» Seitentext:
--- --- ---

Erstens stellen Sie bei Ihrer Berechnung allein auf die reinen Steuereinnahmen ab, auf die erste Zeile.

(Monika Heinold [BÜNDNIS 90/DIE GRÜ- NEN]: Das steht ja drin!)

Im Finanzplan steht, dass sich die Wachstumsrate von 2,5 % auf die Gesamtsumme der Steuereinnahmen inklusive Länderfinanzausgleich, Bundesergänzungszuweisungen und Kfz-Steuerkompensation bezieht. Das heißt, Sie müssen zu der von Ihnen verwendeten ersten Zeile weitere 320 Millionen € Kfz-Kompensation aus der dritten Zeile Sonstige Erträge - hinzurechnen, und Sie müssen aus der vierten Zeile 220 Millionen € Länderfinanzausgleich und Bundesergänzungsweisungen hinzurechnen, um die Gesamtsteuereinnahmen zu erfassen und auf dieser Basis die Steigerungsrate zu berechnen.

--- --- ---

» Bereitgestelltes Material:
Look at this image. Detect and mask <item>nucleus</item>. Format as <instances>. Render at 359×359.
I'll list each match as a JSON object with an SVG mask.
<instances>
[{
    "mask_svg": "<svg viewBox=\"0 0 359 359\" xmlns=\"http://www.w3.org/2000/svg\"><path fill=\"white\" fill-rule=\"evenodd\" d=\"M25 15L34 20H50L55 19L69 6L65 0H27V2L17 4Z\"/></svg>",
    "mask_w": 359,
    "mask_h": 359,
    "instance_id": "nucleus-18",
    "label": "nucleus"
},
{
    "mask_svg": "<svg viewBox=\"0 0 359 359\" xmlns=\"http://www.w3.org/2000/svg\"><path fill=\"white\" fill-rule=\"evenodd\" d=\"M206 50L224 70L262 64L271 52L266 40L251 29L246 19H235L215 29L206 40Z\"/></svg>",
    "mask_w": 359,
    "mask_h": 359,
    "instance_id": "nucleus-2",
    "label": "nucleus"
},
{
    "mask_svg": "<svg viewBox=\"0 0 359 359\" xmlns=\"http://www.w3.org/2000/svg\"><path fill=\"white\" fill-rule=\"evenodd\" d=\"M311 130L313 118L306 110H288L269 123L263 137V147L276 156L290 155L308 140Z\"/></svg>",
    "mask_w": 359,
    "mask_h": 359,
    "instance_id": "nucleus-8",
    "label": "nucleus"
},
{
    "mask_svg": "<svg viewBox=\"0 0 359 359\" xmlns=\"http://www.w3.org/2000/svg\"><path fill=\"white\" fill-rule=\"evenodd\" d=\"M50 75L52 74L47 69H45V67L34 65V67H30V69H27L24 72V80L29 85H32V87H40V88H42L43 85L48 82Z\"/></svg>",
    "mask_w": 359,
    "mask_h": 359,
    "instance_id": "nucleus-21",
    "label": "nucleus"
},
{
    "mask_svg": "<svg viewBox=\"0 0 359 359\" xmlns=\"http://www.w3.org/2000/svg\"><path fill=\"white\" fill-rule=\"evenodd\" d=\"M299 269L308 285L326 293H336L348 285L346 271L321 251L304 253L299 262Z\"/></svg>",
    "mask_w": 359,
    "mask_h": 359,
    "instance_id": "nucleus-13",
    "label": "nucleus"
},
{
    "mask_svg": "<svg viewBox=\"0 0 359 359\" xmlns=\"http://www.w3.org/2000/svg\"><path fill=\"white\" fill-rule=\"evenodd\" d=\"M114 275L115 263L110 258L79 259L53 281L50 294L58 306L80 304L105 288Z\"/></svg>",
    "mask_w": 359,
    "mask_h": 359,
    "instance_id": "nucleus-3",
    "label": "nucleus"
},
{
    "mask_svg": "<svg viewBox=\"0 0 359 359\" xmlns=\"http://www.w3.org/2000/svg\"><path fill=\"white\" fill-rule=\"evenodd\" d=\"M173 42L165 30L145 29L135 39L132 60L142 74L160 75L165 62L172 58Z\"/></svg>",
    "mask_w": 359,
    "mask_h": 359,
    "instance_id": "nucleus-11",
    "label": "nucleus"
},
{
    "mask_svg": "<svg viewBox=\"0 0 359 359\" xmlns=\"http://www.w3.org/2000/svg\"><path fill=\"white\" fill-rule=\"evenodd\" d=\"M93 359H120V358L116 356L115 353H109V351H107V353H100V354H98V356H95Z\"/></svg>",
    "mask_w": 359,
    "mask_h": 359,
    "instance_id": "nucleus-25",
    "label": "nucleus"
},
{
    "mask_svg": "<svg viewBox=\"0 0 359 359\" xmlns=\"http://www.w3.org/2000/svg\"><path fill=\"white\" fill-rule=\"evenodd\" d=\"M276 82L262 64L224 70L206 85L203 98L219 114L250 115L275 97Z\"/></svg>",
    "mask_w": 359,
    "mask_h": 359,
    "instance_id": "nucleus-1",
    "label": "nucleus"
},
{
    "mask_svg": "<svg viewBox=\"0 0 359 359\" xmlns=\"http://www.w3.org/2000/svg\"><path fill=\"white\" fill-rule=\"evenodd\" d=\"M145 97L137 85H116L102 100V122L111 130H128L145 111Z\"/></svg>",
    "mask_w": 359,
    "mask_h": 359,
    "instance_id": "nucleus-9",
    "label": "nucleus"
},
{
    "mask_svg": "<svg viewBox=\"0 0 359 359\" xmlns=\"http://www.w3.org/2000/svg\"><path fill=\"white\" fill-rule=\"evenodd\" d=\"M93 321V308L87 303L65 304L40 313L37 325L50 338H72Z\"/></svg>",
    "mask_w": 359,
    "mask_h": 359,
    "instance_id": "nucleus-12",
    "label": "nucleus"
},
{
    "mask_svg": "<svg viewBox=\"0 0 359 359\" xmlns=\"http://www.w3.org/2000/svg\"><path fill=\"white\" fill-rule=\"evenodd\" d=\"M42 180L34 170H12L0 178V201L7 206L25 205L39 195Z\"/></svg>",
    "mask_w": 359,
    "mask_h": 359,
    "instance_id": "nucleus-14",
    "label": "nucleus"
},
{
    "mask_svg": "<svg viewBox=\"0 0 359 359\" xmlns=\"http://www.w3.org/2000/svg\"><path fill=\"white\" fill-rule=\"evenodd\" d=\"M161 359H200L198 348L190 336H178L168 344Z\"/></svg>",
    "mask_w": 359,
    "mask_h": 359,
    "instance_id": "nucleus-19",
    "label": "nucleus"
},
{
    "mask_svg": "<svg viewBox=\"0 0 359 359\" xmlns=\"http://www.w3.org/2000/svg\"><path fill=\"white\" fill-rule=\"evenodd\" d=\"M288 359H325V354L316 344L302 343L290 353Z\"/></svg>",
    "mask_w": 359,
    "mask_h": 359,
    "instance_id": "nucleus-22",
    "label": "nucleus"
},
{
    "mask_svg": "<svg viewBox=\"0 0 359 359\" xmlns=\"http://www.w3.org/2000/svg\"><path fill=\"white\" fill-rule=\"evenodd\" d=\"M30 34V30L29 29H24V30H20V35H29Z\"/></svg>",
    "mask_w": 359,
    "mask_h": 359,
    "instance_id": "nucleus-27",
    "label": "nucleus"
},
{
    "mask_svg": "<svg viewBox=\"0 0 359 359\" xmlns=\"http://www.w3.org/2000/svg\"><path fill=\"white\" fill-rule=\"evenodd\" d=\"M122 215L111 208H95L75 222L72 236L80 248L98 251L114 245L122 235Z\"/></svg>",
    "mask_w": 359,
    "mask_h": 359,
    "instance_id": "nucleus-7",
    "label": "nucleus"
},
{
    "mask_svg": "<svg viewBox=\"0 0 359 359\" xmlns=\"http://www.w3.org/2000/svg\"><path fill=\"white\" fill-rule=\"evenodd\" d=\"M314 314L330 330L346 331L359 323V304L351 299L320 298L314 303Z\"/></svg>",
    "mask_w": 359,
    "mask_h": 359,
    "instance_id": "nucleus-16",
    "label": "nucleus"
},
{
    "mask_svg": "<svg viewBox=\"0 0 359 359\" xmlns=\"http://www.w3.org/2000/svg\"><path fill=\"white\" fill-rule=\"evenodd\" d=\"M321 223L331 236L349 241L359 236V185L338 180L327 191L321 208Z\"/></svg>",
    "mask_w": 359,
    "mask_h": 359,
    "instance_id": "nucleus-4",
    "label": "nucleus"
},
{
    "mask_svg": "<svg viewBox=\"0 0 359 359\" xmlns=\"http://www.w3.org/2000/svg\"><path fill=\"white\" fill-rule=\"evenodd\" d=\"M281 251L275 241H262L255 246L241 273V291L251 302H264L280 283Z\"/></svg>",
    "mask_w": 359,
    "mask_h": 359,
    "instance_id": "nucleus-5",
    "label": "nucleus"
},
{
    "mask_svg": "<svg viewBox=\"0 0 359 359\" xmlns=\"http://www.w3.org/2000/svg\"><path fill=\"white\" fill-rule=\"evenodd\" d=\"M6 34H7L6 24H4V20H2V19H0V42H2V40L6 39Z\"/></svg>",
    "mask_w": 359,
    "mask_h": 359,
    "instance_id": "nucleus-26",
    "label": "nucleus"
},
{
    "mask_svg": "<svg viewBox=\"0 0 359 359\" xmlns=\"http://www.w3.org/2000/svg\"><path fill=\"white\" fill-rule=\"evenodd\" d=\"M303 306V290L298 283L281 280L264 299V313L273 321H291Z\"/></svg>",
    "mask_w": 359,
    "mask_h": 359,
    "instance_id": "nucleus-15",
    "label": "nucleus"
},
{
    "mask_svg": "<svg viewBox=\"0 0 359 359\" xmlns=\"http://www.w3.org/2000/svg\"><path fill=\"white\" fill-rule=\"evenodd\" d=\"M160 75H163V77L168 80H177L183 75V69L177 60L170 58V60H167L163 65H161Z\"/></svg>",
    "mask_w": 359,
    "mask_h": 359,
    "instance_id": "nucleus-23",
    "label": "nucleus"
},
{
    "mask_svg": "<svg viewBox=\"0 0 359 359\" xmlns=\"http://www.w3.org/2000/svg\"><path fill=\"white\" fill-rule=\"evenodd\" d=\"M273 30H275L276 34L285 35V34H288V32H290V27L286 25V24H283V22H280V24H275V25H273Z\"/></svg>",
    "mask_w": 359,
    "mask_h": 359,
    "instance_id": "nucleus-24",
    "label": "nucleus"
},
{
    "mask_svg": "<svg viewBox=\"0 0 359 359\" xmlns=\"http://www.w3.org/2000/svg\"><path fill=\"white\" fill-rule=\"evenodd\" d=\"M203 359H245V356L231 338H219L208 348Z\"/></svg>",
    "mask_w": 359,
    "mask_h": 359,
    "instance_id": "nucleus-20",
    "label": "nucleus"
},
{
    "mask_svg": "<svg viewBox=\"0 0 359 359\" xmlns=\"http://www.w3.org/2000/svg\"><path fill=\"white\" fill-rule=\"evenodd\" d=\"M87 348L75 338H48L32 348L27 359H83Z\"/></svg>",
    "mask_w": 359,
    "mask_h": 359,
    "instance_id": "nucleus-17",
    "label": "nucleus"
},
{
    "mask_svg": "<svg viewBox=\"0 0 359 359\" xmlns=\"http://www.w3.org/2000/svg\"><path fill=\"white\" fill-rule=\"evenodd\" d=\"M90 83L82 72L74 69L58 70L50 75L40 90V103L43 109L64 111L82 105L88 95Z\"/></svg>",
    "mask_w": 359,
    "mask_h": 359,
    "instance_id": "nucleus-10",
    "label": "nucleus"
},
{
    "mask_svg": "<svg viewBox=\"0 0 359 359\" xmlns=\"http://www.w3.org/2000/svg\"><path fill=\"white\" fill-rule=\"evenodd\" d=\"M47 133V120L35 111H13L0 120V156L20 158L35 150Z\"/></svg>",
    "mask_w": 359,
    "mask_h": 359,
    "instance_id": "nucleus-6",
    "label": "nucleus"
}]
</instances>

--- --- ---

» Aufgabenstellung 1: Welche Posten bezieht die Gesamtsumme der Steuereinnahmen laut Finanzplan im Seitentext ausdrücklich mit ein? Liste sie auf.
» Aufgabenstellung 2: Setze den Redebeitrag zur Steigerungsrate der Steuereinnahmen im Seitentext im Anschluss an seinen letzten Satz fort.

» Ergebnis 1:
- Länderfinanzausgleich
- Bundesergänzungszuweisungen
- Kfz-Steuerkompensation

» Ergebnis 2:
(Zuruf der Abgeordneten Monika Heinold [BÜNDNIS 90/DIE GRÜNEN] - Weitere Zurufe)

Herr Abgeordneter Koch, einen Moment. - Ich bitte um etwas mehr Aufmerksamkeit. Das Wort hat der Herr Abgeordnete Koch.

Frau Heinold, das war der erste von drei Fehlern. Meine Rede ist noch nicht zu Ende. Wir stellen fest: nicht die Gesamtheit der Steuereinnahmen. Sie haben rein die Steuereinnahmen, die dem Land direkt zufließen, ohne Länderfinanzausgleich, ohne Bundesergänzungszuweisung und ohne Kfz-Kompensation berechnet.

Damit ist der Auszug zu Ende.